Chapter 5

Overview

Goals

In this section we’re going to look at power, effect sizes, and confidence intervals.

Set up

Load packages and set theme here.

library(gssr)
library(gssrdoc)
library(tidyverse)
library(broom)
library(tinyplot)

tinytheme("ipsum",
          family = "Roboto Condensed",
          palette.qualitative = "Tableau 10",
          palette.sequential = "agSunset")

We’re going to use the 2010 GSS panel data. This is how I got the data the first time using Kieran Healy’s {gssr} package. Then I saved it locally. I set #| eval: false in the code chunk below now so that it doesn’t run every time.

data("gss_panel10_long")
saveRDS(gss_panel10_long, 
        file = here::here("data", "gss_panel10_long.rds"))

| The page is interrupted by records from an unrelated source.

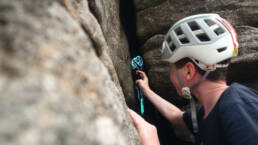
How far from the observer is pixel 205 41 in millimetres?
1954

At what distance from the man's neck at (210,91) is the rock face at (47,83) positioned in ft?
5.06

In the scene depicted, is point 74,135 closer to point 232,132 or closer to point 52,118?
point 52,118

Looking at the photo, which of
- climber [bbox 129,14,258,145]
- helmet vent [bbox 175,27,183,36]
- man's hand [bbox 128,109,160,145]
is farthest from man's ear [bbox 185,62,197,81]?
man's hand [bbox 128,109,160,145]

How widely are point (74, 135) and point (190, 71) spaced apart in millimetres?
1803

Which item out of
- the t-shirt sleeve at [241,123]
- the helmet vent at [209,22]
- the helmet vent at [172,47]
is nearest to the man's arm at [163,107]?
the helmet vent at [172,47]

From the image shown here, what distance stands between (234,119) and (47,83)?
5.22 feet

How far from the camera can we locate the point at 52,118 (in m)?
0.55

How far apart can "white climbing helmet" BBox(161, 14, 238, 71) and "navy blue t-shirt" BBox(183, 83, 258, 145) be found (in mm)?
351

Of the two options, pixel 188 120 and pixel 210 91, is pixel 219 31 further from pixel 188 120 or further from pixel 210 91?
pixel 188 120

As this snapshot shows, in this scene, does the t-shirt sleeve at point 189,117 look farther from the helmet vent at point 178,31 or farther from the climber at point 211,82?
the helmet vent at point 178,31

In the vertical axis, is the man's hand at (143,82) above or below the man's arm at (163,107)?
above

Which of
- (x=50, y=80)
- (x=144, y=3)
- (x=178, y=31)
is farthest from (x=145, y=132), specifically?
(x=144, y=3)

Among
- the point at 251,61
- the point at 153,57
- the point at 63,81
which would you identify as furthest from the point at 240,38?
the point at 63,81

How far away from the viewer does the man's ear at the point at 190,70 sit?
6.85ft
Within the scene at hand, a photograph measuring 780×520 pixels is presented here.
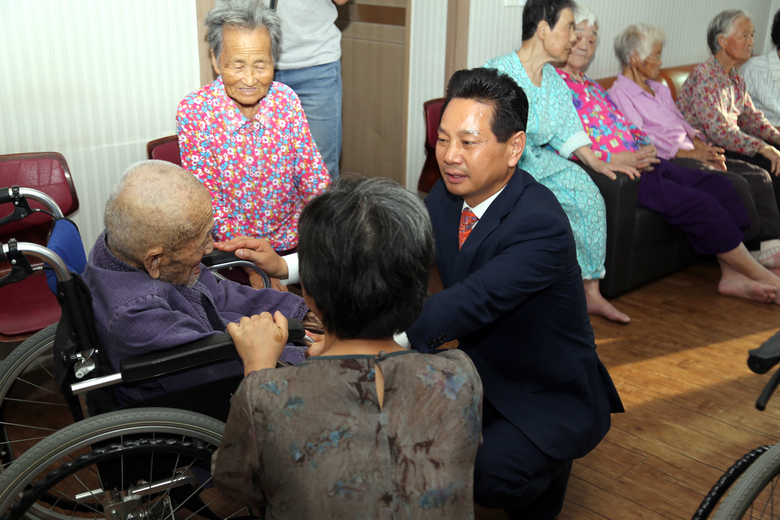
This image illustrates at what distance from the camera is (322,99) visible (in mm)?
2889

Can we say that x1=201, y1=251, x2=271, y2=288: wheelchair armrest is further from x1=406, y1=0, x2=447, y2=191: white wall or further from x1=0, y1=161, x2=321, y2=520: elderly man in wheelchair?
x1=406, y1=0, x2=447, y2=191: white wall

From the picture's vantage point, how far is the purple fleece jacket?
4.43 ft

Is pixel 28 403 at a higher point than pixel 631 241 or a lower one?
lower

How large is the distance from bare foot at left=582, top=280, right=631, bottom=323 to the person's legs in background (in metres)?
1.27

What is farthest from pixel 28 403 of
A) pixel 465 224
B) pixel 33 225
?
A: pixel 465 224

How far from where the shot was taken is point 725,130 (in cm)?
394

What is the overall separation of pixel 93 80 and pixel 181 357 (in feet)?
4.88

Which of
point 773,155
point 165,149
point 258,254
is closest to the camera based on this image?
point 258,254

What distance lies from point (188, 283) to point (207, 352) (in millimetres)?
268

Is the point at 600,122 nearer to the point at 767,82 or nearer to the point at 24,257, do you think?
the point at 767,82

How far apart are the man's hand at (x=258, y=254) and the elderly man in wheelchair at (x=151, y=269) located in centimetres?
29

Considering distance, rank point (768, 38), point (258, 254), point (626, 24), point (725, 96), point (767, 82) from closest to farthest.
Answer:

Load the locally saved GSS data.

gss_panel10_long <- read_rds(here::here("data", "gss_panel10_long.rds"))

Power

Motivating example: TV hours

We are going to look at studying how US adults might have changed the number of TV hours they watch. This first chunk is just getting some GSS data and calculating each respondent’s difference in reported hours from 2010 to 2014.

d <- gss_panel10_long |> 
  select(firstid, wave, y = tvhours) |> 
  filter(wave %in% c(1, 3)) |> 
  drop_na() |>
  mutate(y = as.numeric(y)) |> 
  mutate(num_obs = n(), .by = firstid) |> 
  filter(num_obs == 2) |> 
  select(-num_obs) |> 
  pivot_wider(id_cols = firstid,
              names_prefix = "y",
              names_from = wave,
              values_from = y) |> 
  mutate(ydiff = y3 - y1)

plt(~ ydiff,
    data = d,
    main = "Difference in hours of TV watching, 2010-2014",
    sub = "2010 General Social Survey Panel Data",
    type = type_hist(breaks = seq(-23.5, 23.5, 1)))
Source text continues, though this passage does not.